Paul Dyer and the Australian Brandenburg Orchestra are nearing the end of their silver anniversary season and they kept their most interesting concert of the year — a musical journey from France to Turkey — for the finishing straight.
It was a delight for the eyes and ears and started with a tattoo on a side drum opening Lully’s Marche pour la ceremonie des Turcs and ended two hours later with a spellbinding display by whirling dervishes and Sufi musicians.
The first half traced the Ottoman Empire’s influence on European music in the 17th and 18th centuries. The main impact was from the enormous janissary bands who accompanied the Turks into battle and to whom we owe the introduction of triangles and kettle drums to our orchestras.
All things Turkish became the rage in the time of Mozart, hence his rondo alla turca which is about as Turkish as Viennese schnitzel, but the influence was there even earlier as Dyer and his band demonstrated.
For the Lully piece piccolos and drum gave us a whiff of Constantinople and Dyer asked young Sydney composer Alicia Chance to re-score Marin Marais’ Sonnerie, with its sound of Parisian church bells, for strings flutes and oboe.
Georg Philipp Telemann relied on the rhythm of the bass and some unconventional harmonies to convey the Levant in his suite Les Nations, and there was little or no Turkish element in the other two first half pieces. Allegri’s Miserere needs no excuse to be included in any concert and the Brandy choristers with soprano Lauren Stephenson handling the famous high Cs well.
Boccherini’s Fandango from the Quintet for guitar and had more to do with the Moors than the Ottomans but it was a chance to showcase the talents of the ABO’s resident lutenist/guitarist Tommie Andersson. However some skilfully wielded castanets and passionate flamenco dancing from Yioda Wilson only served to emphasise the Italian-born composer’s anaemic attempts at the Hispanic genre.

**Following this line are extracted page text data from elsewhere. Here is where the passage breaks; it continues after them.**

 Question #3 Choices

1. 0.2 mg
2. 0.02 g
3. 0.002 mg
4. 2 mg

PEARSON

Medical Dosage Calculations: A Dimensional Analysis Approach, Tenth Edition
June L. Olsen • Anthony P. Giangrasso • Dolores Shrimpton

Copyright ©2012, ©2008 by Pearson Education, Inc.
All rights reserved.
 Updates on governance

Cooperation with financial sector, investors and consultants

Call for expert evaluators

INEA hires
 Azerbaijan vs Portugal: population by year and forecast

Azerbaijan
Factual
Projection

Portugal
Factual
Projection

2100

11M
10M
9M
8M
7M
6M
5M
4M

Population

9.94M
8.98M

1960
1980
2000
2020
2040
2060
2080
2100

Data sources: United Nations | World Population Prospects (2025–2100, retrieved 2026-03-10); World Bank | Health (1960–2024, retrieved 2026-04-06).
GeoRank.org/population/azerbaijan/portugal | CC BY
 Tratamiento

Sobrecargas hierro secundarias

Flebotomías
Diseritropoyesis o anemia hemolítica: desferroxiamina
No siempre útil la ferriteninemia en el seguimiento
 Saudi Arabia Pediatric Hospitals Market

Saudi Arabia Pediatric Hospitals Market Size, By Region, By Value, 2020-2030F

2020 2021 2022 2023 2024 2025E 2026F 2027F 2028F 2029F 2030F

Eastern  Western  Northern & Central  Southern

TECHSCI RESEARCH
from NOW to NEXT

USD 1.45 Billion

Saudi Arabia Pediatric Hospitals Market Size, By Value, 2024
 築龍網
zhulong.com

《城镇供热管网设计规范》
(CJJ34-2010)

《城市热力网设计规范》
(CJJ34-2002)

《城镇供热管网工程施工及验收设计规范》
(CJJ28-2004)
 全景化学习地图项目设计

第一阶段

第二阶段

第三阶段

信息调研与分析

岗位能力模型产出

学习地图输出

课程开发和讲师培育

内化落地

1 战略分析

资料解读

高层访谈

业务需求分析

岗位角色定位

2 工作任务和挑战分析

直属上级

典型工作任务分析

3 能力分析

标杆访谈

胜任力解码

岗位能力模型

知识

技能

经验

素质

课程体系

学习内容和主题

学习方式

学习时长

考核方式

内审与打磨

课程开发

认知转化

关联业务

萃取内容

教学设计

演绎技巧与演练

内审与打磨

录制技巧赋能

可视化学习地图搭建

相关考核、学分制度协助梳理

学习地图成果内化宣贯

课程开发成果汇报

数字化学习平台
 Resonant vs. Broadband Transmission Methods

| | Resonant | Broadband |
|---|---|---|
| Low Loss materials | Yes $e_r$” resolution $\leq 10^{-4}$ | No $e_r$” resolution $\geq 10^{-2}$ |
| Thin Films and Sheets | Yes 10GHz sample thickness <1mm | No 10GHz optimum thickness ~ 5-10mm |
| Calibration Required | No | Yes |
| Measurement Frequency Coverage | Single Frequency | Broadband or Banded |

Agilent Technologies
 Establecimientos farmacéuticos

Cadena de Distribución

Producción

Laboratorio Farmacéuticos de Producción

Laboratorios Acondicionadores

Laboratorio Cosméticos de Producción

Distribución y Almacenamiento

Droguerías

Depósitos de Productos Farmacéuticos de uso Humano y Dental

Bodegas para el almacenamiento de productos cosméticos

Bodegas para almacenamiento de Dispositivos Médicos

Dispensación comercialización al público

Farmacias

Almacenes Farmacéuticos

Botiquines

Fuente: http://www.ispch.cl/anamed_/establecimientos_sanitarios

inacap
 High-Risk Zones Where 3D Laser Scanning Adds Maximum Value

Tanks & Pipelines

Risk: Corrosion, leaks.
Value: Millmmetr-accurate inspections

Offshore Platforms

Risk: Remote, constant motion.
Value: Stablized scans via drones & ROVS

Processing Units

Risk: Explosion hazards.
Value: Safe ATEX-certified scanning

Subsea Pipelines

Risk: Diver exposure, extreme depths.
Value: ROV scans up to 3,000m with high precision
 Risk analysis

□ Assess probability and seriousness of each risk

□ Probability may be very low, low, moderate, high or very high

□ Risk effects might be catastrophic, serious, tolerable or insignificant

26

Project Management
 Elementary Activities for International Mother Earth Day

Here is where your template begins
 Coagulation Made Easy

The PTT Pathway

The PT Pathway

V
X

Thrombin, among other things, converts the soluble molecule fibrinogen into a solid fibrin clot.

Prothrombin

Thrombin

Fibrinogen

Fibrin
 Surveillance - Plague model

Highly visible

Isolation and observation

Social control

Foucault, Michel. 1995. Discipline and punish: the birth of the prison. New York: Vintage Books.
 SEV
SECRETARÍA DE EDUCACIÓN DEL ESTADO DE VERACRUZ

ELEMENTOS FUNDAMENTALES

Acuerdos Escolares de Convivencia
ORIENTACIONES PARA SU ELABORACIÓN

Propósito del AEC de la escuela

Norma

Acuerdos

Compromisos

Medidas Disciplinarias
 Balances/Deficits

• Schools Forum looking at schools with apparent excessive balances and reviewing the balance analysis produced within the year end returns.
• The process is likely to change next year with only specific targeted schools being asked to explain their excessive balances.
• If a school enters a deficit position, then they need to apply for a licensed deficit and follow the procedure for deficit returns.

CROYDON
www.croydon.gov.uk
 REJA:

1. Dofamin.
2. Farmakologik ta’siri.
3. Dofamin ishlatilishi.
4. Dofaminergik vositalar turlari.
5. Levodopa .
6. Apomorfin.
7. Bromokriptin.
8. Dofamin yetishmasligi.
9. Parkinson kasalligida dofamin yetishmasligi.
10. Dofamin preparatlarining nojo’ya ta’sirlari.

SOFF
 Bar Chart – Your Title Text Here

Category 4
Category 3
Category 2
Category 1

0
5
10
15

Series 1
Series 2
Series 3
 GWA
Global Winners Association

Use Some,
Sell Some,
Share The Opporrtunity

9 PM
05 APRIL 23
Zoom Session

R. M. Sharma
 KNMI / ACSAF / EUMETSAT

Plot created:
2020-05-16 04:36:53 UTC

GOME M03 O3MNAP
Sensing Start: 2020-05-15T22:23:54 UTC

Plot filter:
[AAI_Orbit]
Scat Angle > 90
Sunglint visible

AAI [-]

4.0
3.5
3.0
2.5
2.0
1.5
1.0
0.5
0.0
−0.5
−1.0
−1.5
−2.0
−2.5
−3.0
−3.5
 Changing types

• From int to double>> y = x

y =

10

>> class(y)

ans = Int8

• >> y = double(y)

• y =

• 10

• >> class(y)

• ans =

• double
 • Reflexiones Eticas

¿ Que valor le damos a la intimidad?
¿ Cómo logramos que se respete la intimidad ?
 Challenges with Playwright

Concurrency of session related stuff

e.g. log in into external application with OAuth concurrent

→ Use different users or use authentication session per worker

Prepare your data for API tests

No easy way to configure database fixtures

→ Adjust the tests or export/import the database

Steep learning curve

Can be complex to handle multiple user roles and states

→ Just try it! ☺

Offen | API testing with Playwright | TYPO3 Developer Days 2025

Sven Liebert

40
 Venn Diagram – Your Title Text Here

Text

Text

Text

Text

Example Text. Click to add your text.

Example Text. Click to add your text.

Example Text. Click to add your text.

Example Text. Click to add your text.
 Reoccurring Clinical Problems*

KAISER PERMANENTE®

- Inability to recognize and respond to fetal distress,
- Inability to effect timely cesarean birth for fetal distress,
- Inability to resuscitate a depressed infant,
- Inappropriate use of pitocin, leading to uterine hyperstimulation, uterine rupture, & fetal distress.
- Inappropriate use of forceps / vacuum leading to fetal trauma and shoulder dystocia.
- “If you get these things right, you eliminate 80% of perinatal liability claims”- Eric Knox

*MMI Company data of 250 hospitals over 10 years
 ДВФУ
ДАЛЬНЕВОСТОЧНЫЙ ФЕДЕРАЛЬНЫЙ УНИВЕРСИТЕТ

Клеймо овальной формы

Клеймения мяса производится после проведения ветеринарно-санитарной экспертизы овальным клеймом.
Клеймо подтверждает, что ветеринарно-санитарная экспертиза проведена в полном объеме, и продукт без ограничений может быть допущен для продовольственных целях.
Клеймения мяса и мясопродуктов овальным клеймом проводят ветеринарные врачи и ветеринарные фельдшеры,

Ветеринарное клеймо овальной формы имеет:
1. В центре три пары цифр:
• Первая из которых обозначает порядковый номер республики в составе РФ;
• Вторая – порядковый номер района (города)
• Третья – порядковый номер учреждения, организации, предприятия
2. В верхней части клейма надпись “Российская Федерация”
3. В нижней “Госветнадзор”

After interval we left western Europe for the east and the traditional dance hasapiko, which was invented by the Greek butchers’ guild in Constantinople and featured famously in movie Zorba the Greek.
Six dancers, the men all in dark shirts and trousers with red sashes and those Greek sailor hats beloved by John Lennon and Bob Dylan in the mid-1960s, displayed some intricate footwork, all perfectly in sequence, with plenty of shoe slapping.
This led smoothly into the final section, the Sufi music and dervishes of the Mevlevi order that was established in Konya in the 13th century.
Five musicians, playing traditional flutes, drums and string instruments, perched in the gallery above the stage while the bearded and distinguished sheik took centre stage surrounded by four semazan revolving hypnotically in their distinctive felt hats and white skirt-like robes.
Narrator and travel guide, musicologist Alan Maddox, seated in a faux Louis Quinze chair surrounded by suitcases, smoothed over the scene changes throughout the program with some readings of contemporary accounts.
The audience was asked to hold its applause at the end of the evening while the dervishes quietly left the stage.
The concert is repeated at City Recital Hall Angel Place at 7pm on Friday, October 24; Saturday, October 25; Wednesday, October 29, and Friday, October 31, and at 2pm on Saturday, October 25.
The ABO will finish the year as always with their popular Noel! Noel! Christmas extravaganza.